Dr. Christine Todd, chairwoman of the medical humanities department, said she invited Grube to give SIU medical students, doctors from the area and other health professionals a chance to hear firsthand from someone who has used a medical-aid-in-dying law in practice.

Grube is national medical director for Compassion & Choices, an Oregon-based group that advocates for medical-aid-in-dying legislation. The group says on its website that it “embraces expanded options for compassionate dying.”

Todd said Gube’s talk is “sort of ‘step one’ in an educational push to just make this subject something we can talk about calmly.”

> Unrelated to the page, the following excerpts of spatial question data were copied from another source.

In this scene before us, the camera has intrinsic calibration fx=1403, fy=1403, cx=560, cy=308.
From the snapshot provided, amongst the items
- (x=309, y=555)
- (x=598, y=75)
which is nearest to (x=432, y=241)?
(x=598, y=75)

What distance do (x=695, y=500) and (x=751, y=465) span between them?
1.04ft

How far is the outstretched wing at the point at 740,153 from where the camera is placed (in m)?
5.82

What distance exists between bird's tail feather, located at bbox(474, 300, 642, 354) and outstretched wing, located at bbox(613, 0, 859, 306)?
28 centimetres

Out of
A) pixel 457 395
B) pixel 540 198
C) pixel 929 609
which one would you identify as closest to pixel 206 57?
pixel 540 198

SIU School of Medicine hasn’t taken a position on a potential medical-aid-in-dying law for Illinois, SIU spokeswoman Rikeesha Phelon said.

The public is welcome to attend the 60- to 90-minute session, but Phelon said the forum mainly is intended to “provide medical students and providers with an opportunity to discuss the ethical issues of medical aid in dying and to hear the perspective of a provider who can discuss the conceptual and practical implications.”

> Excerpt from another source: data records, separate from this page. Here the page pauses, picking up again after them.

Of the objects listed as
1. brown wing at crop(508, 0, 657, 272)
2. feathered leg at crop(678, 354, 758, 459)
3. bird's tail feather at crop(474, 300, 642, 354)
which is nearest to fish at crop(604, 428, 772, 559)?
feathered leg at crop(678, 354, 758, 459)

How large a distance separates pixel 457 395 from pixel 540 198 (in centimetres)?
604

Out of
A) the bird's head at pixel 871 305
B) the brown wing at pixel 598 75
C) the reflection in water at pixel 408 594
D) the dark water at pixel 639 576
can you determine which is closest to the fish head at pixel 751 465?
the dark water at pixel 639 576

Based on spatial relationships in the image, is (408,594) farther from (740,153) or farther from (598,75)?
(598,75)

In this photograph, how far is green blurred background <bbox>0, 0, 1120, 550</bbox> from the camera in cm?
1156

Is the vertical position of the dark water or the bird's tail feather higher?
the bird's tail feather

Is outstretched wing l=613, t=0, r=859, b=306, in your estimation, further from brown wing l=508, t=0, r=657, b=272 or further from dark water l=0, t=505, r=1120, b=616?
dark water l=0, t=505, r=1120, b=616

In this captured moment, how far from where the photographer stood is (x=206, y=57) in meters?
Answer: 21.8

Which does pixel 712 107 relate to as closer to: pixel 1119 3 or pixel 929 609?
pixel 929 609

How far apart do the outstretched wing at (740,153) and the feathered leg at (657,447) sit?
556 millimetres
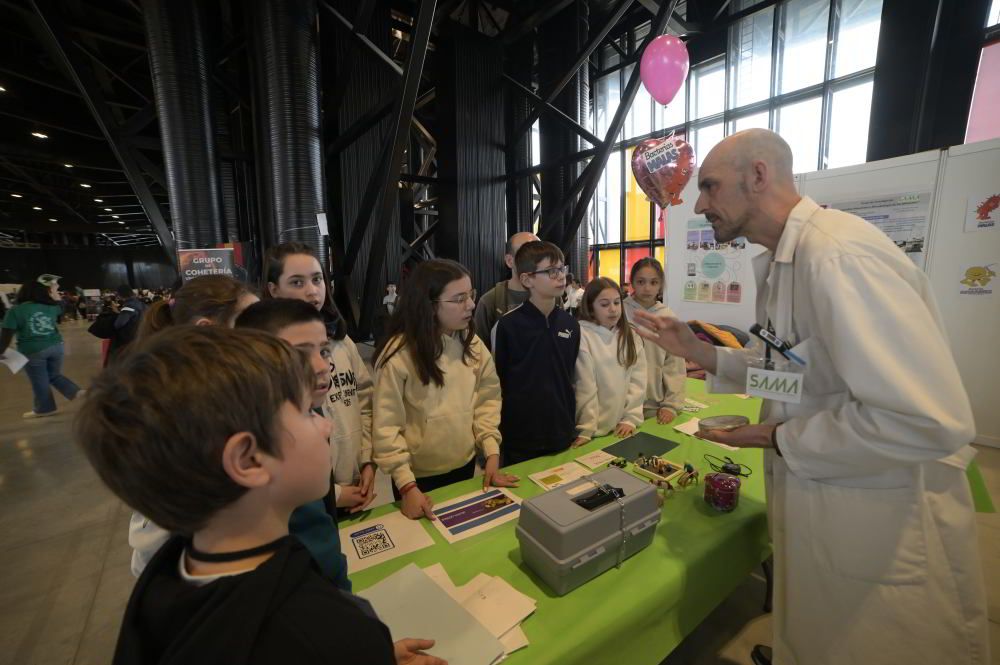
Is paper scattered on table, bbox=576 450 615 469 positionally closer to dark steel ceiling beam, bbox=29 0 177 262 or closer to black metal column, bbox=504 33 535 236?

Todd, an internist, has practiced medicine for 22 years and works part-time as a hospitalist at Memorial Medical Center. She said she has had “more and more patients ask me” if medical aid in dying is available in Illinois.

Todd said she personally leans toward supporting such a law.

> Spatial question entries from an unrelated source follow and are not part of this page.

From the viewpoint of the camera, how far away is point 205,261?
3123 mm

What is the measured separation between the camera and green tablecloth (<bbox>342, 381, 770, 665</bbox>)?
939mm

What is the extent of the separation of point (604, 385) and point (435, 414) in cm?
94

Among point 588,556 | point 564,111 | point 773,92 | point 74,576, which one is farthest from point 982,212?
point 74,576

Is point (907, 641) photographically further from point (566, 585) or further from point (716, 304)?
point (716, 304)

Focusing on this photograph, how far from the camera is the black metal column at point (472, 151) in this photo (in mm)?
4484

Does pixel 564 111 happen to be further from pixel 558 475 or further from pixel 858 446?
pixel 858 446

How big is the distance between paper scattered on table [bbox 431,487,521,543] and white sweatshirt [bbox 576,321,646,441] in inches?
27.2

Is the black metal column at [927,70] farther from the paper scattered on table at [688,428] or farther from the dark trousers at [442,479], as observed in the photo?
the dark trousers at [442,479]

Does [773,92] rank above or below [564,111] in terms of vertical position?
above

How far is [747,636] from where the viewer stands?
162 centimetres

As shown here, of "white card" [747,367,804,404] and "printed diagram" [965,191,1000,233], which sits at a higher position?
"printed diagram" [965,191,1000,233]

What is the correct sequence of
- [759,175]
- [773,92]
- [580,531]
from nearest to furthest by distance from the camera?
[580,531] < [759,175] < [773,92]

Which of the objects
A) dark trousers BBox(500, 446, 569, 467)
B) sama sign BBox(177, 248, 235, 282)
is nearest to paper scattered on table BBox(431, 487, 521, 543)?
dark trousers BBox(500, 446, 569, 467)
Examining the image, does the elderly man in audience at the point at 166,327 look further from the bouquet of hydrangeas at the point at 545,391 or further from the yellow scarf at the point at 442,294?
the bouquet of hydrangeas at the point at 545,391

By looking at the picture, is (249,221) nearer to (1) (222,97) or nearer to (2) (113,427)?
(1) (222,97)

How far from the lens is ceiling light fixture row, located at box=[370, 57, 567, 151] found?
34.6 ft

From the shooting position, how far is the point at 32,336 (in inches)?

“I’ve had patients who are very angry that it was not available and say, ‘If I lived in Oregon, I would be in charge of my own life, but I guess I’m not here in Illinois,'” she said. “Patients are bringing this into the arena, and so I think doctors have to have some well-informed thinking process around it.”

The debate in America’s medical community on the issue has focused on the conflict between the ethical principle of preserving a patient’s autonomy and a doctor’s pledge to “do no harm,” Todd said.

“Do we want patients to be in control of the last phase of their life, which is the dying process?” she asked. “In a lot of ways, the medical culture has only opened up a few, very prescribed routes in which patients are able to choose what happens to them at the end of their life. I think a valid question is: ‘Who are we to do that?’ Why can’t patients choose the route they would like to choose based on their own values and beliefs and their own assessment of their quality of life?

“And as physicians, should we not be advocating for them to do what they would like to do?”